I’m optimistic about biofuels, but it’s a tough field. I had a personal experience that shows just how hard it is to make a breakthrough. A few years ago, I learned about a U.S. company that had a proprietary process for converting biomass, such as trees, into fuels. I went to visit its plant and was impressed by what I saw, and after doing due diligence, I invested $50 million in the company. But its technology just didn’t work well enough—various technical challenges meant the plant couldn’t produce at nearly the volume it needed to be economical—and the plant I visited eventually shut down. It was a $50 million dead end, but I’m not sorry I did it. We need to be exploring lots of ideas, even knowing that many of them will fail.

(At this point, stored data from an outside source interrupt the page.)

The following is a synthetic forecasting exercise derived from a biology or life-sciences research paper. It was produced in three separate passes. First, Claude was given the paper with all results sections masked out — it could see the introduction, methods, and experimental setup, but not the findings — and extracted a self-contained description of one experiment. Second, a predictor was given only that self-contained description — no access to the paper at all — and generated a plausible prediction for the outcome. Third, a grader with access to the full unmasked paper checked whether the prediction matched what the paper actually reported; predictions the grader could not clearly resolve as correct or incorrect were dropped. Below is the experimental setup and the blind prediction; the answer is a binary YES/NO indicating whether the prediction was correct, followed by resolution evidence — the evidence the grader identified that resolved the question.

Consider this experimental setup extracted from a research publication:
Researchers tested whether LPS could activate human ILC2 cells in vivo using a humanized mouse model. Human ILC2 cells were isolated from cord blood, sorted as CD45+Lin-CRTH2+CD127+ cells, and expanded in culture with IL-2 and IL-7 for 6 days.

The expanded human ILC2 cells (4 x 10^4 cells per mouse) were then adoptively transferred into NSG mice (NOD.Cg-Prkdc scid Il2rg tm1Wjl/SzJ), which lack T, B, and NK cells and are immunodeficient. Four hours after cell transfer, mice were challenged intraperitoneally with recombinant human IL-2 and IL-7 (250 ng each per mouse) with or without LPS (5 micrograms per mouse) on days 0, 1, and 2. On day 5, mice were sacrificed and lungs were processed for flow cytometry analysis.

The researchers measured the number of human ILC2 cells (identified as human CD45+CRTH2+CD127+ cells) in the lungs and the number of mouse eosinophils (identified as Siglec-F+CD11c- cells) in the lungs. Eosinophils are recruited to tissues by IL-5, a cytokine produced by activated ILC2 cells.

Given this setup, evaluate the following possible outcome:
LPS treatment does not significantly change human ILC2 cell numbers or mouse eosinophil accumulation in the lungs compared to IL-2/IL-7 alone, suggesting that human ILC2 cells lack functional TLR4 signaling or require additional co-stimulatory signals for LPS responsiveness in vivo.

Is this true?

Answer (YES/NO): NO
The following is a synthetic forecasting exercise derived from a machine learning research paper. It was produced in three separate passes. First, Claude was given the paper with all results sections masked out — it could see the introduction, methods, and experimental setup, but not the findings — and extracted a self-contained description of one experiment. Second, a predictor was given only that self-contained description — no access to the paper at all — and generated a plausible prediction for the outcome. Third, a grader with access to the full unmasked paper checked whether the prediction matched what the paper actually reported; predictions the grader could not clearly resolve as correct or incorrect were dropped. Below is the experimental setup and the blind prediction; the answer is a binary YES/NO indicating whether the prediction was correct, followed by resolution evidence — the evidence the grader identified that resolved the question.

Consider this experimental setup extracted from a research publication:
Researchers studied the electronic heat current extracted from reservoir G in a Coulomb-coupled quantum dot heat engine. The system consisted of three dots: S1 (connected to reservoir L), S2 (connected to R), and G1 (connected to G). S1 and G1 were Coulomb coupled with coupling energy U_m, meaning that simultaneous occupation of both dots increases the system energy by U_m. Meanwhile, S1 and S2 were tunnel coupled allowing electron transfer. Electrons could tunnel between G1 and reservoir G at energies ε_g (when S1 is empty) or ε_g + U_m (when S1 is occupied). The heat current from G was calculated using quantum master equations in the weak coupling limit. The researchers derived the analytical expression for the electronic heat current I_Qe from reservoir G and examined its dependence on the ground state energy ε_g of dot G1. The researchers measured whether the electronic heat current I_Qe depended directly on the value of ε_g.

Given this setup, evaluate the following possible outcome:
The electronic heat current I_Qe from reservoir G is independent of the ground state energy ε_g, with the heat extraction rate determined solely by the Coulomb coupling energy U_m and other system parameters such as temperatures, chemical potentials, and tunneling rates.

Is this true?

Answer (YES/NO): NO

Unfortunately, research on advanced biofuels is still underfunded, and they’re not ready to be deployed at the scale we need for decarbonizing our transportation system. As a result, using them to replace gasoline would be quite expensive. Experts disagree on the exact cost of these and other clean fuels, and there’s a range of estimates out there, so I’ll use average costs from several different studies.